[EXERCISE AIM]: Reproduce the material below line by line, beginning with its first line and ending with the line that contains "Indicators forex 2014"; leave out pictures.

[DATA SECTION]:
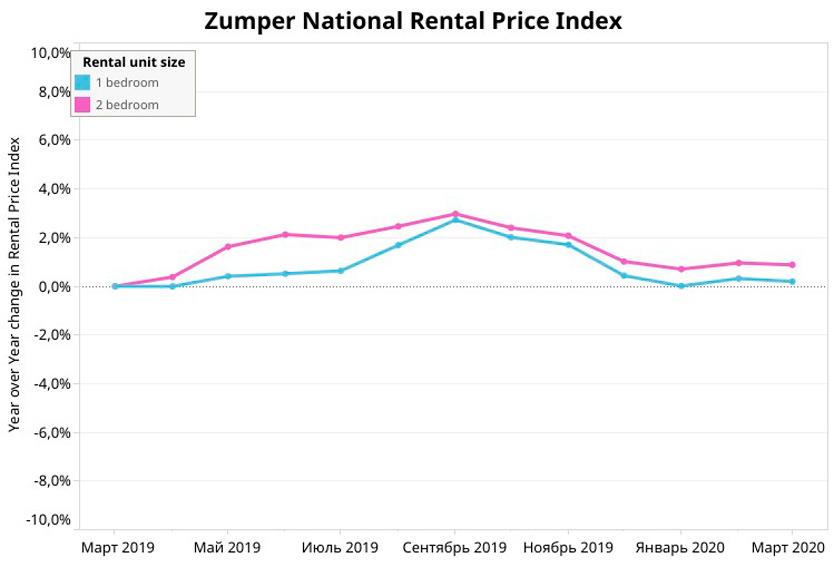 Индекс изменения арендной цены в США из года в год. Zumper.com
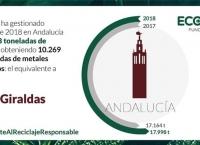 Ecolec datos recogida RAEE en Andalucía 2018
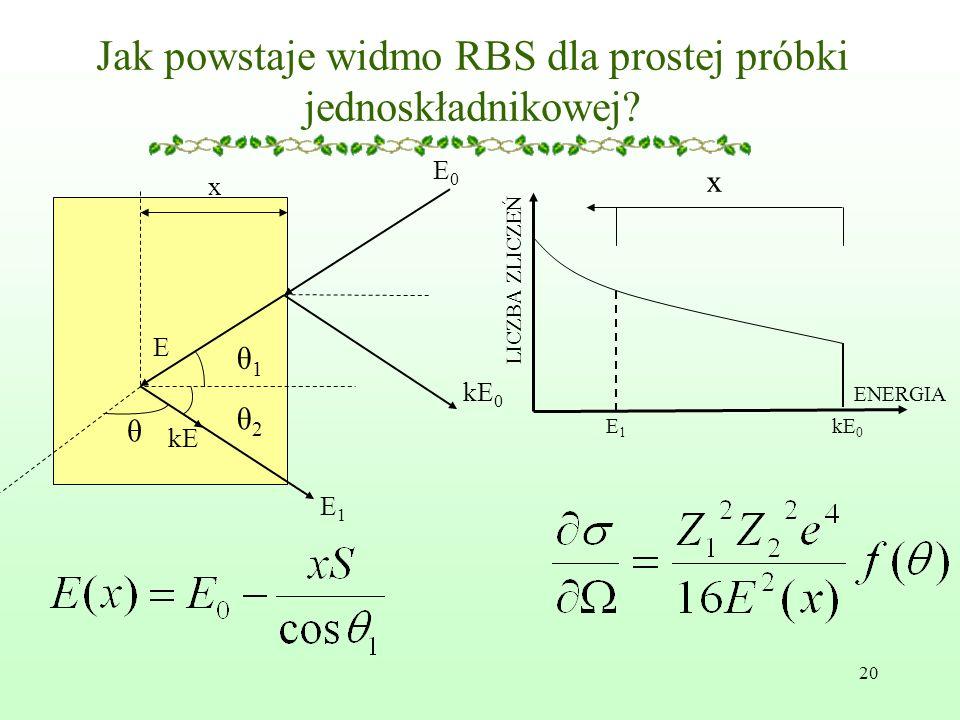 20 Jak powstaje widmo RBS dla prostej próbki jednoskładnikowej.
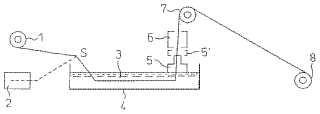Alambre de metal recubierto y método y dispositivo para la producción del mismo.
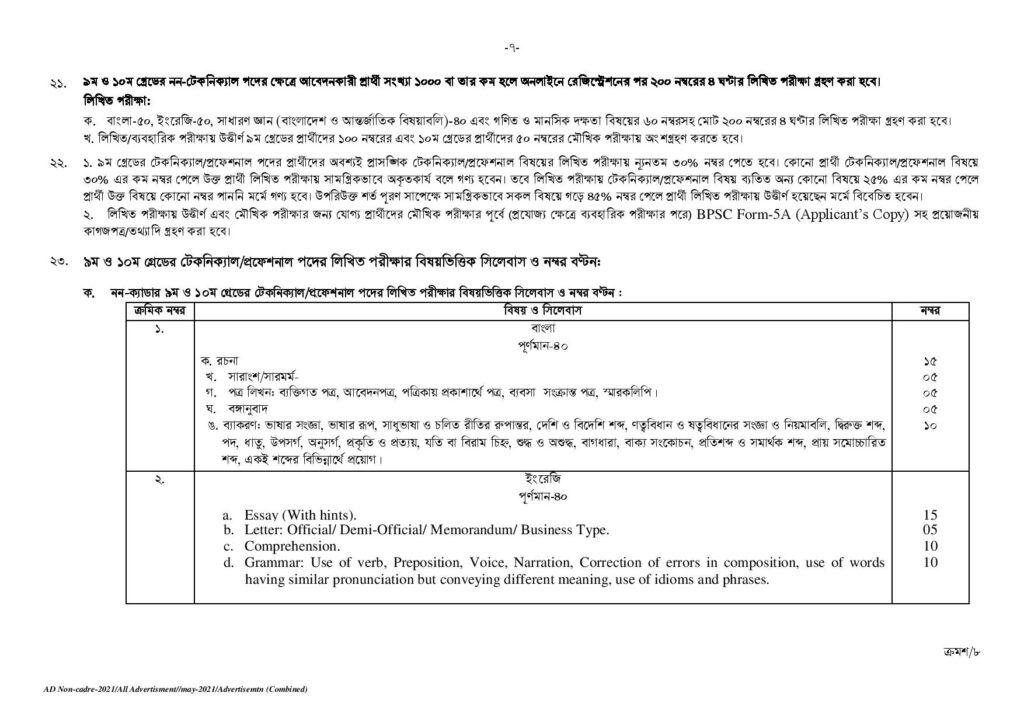 Non Cadre Job Circular 2021 1st2nd Class Post bdjobspublisher.com 13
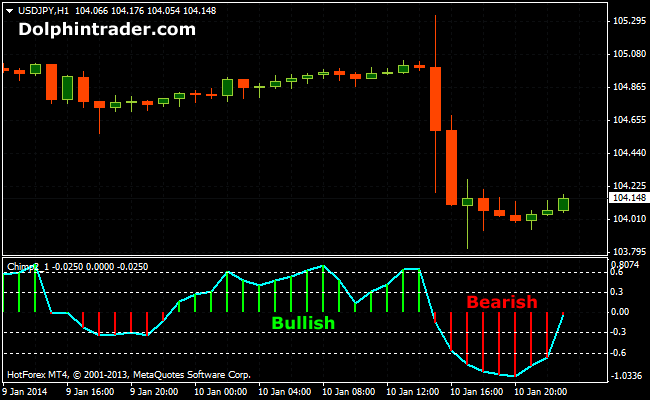 Indicators forex 2014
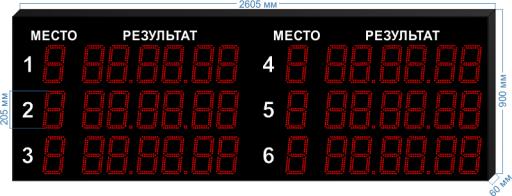 """Электронное табло для плавания LEDTEX-SP-PL-VG205-6D_v1 2605x900x60 мм. ООО """"Светодиодные Технологии"""""""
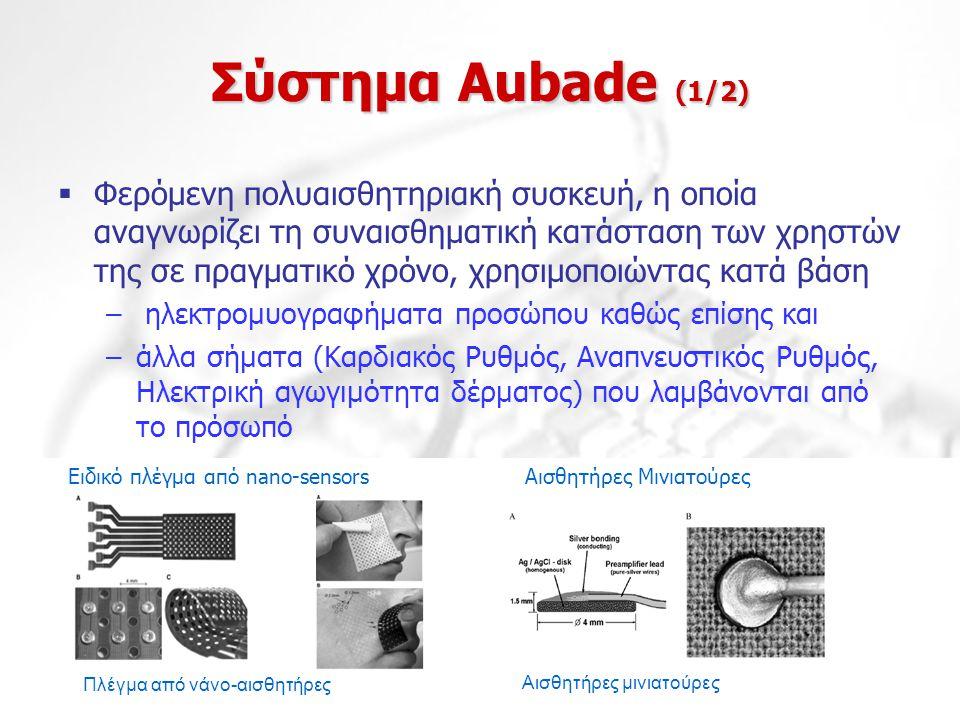 Σύστημα Aubade (1/2)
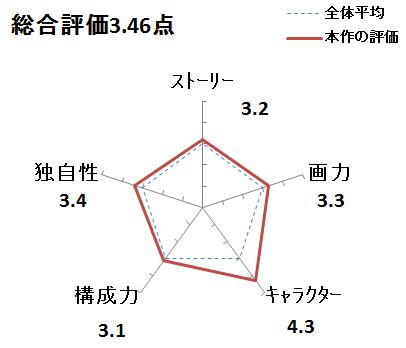 f:id:mangadake:20151123173646p:plain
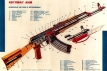 AK-47 Exploded View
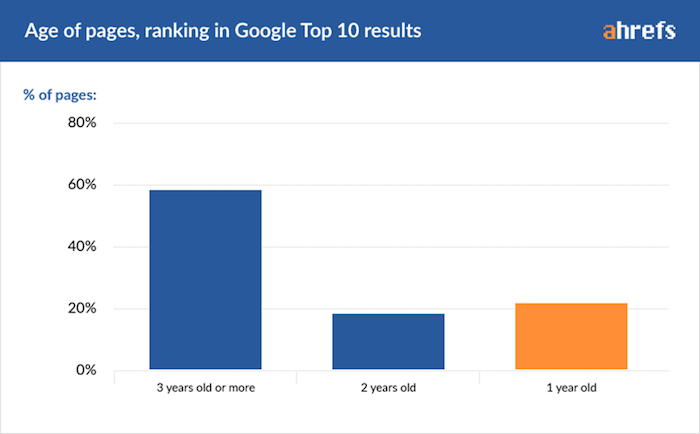 age-pages-top10-google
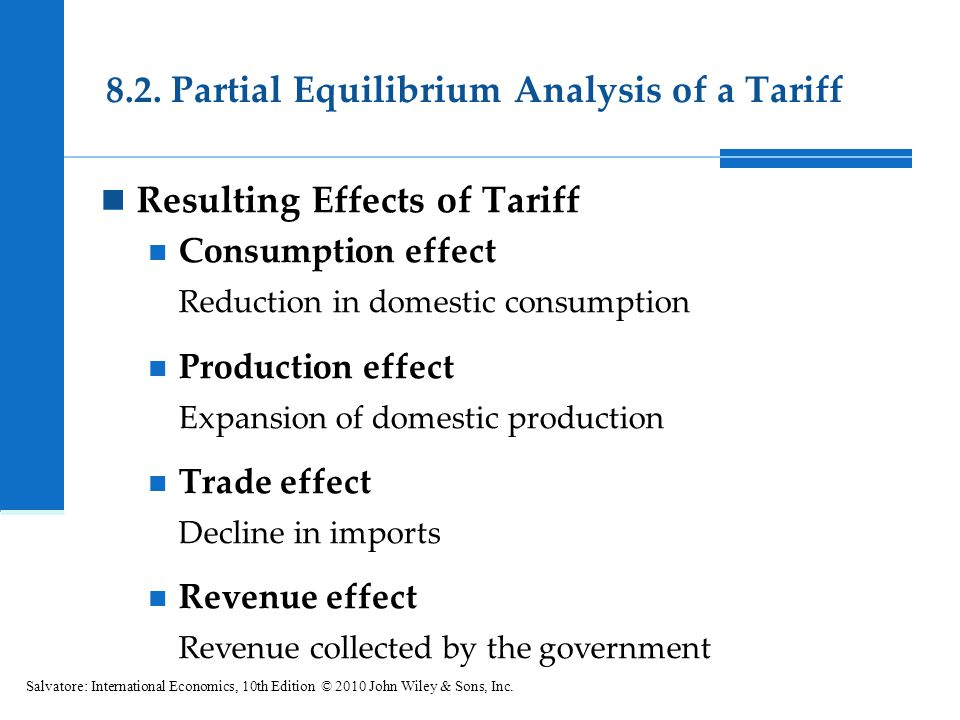 8.2. Partial Equilibrium Analysis of a Tariff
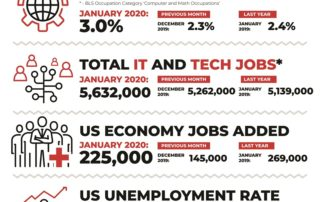 Decide Monthly Tech Jobs Report January 2020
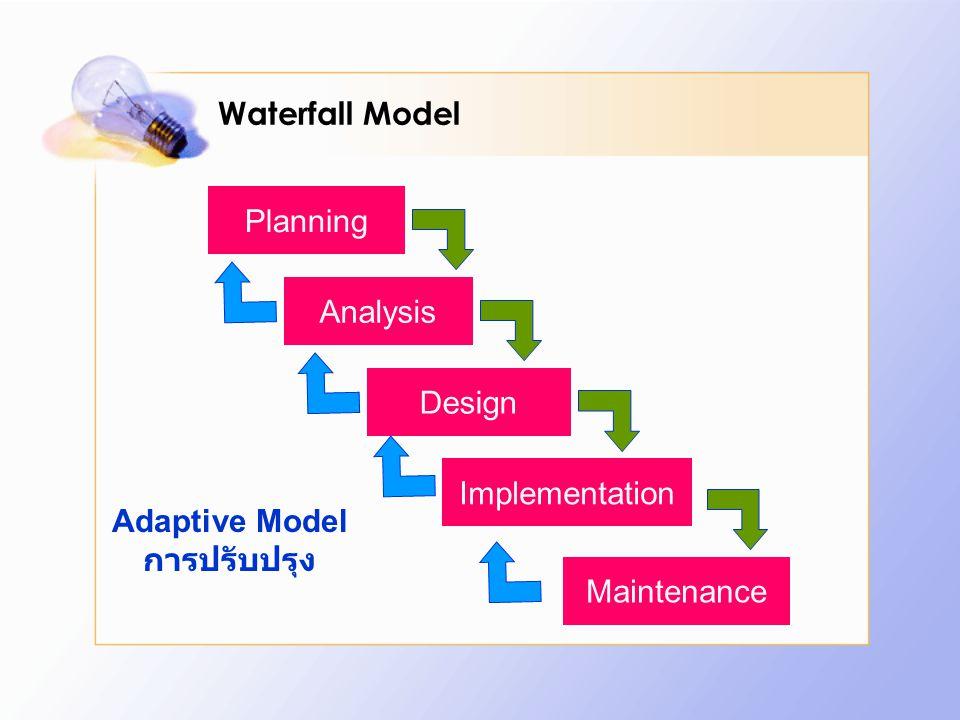 Practice Perspective หลักการ ดำเนินการ การจัดการโครงการและการเปลี่ยนแปลงของ ระบบ (Change and Configuration Management) การบริหารโครงการ (Project Management) คำนึงถึงสภาพแวดล้อม (Environment) RUP เหมาะกับองค์กรหรือระบบขนาด ใหญ่ และซับซ้อน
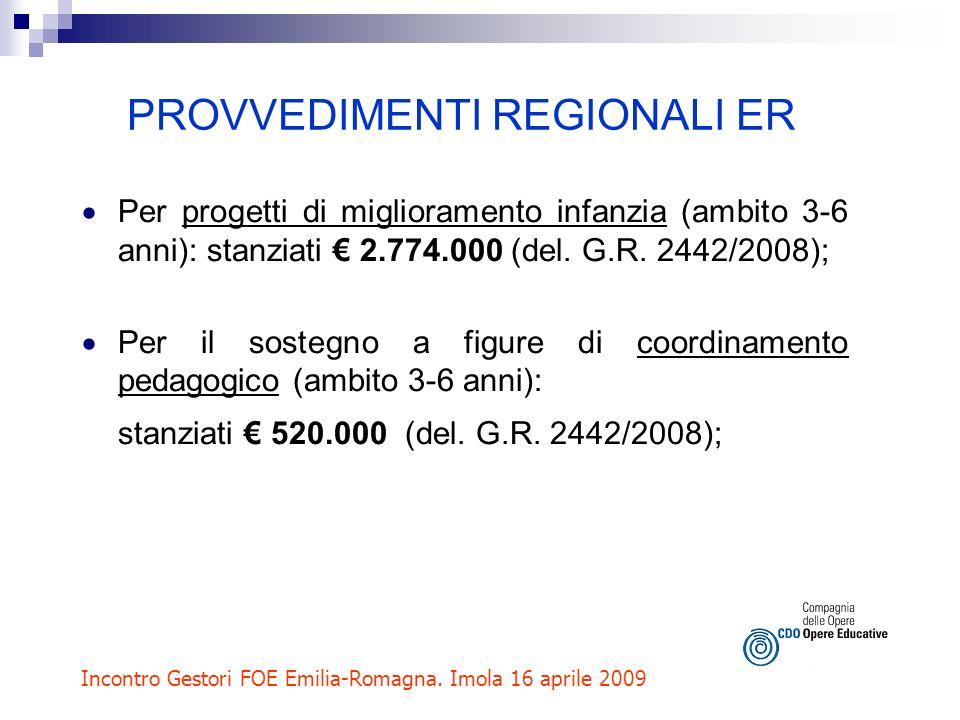 PROVVEDIMENTI REGIONALI ER Per progetti di miglioramento infanzia (ambito 3-6 anni): stanziati 2.774.000 (del. G.R. 2442/2008); Per il sostegno a figu
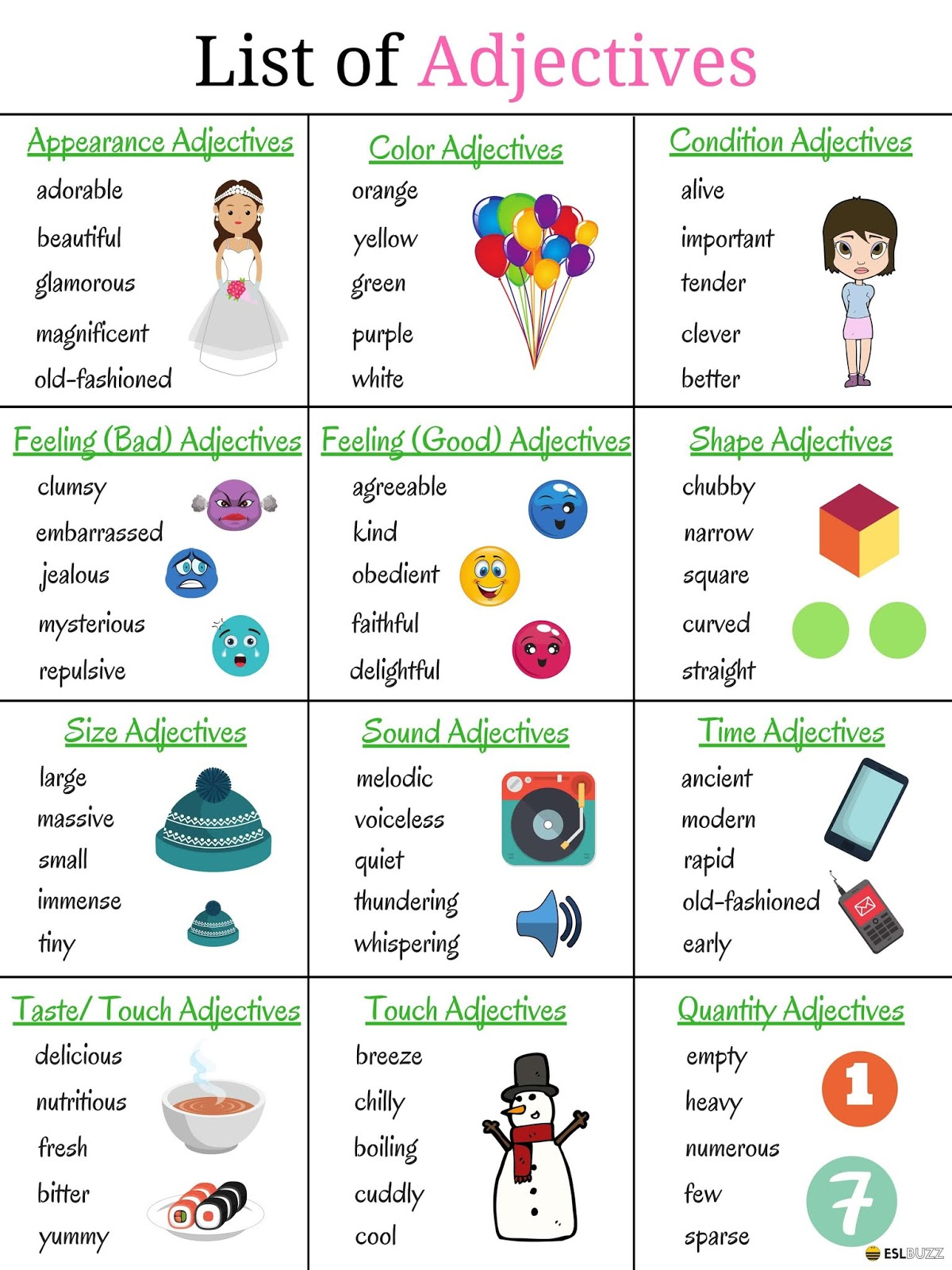 Great Charts To Learn Adjectives In English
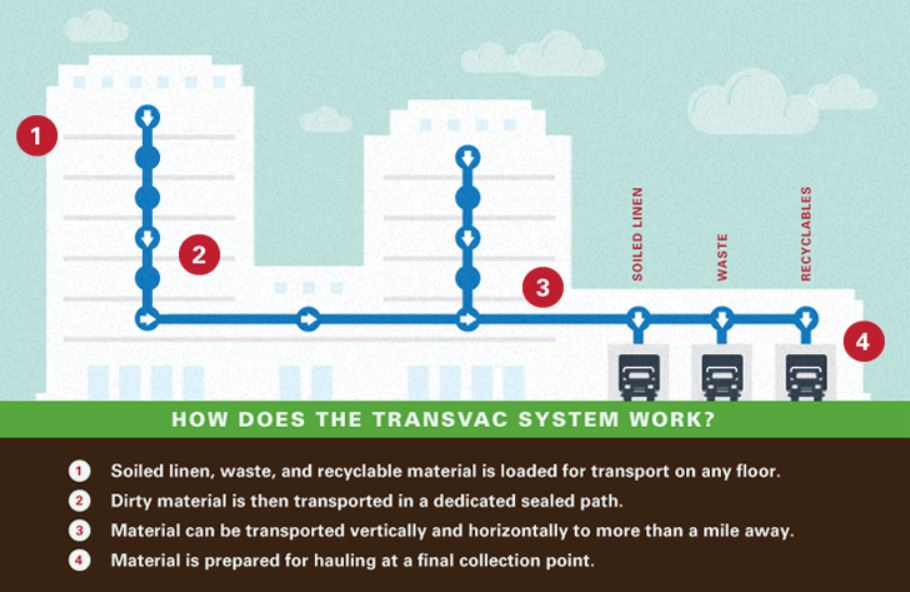 Diagram of TransVac automated waste collection system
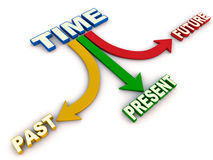 Tijd voorbij huidige toekomst Royalty-vrije Stock Foto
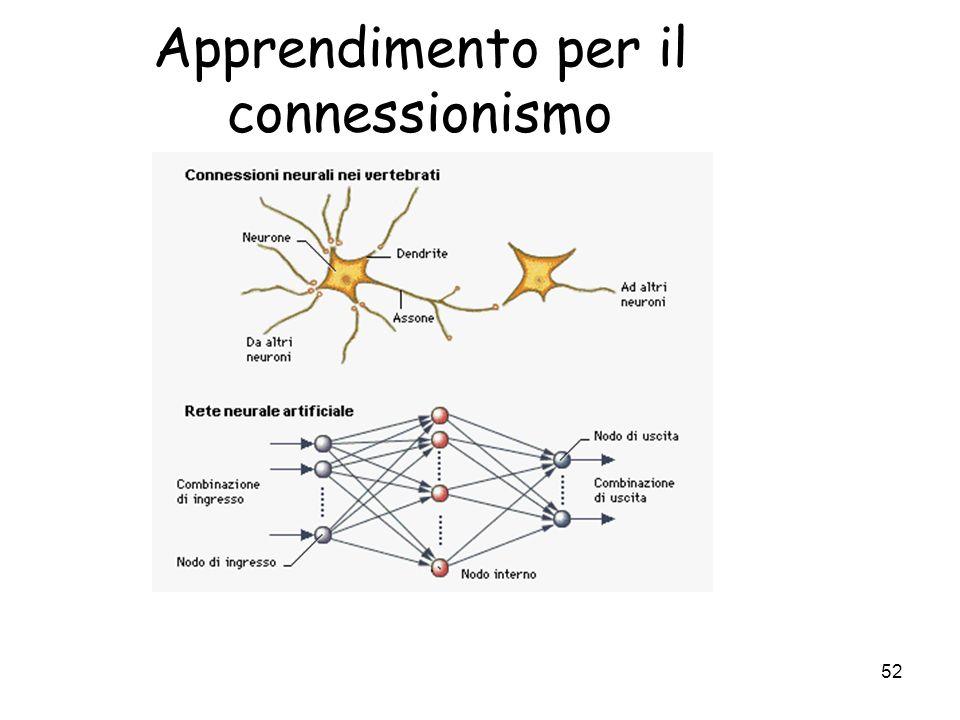 Apprendimento per il connessionismo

[YOUR SOLUTION]:
 Индекс изменения арендной цены в США из года в год. Zumper.com
 Ecolec datos recogida RAEE en Andalucía 2018
 20 Jak powstaje widmo RBS dla prostej próbki jednoskładnikowej.
Alambre de metal recubierto y método y dispositivo para la producción del mismo.
 Non Cadre Job Circular 2021 1st2nd Class Post bdjobspublisher.com 13
 Indicators forex 2014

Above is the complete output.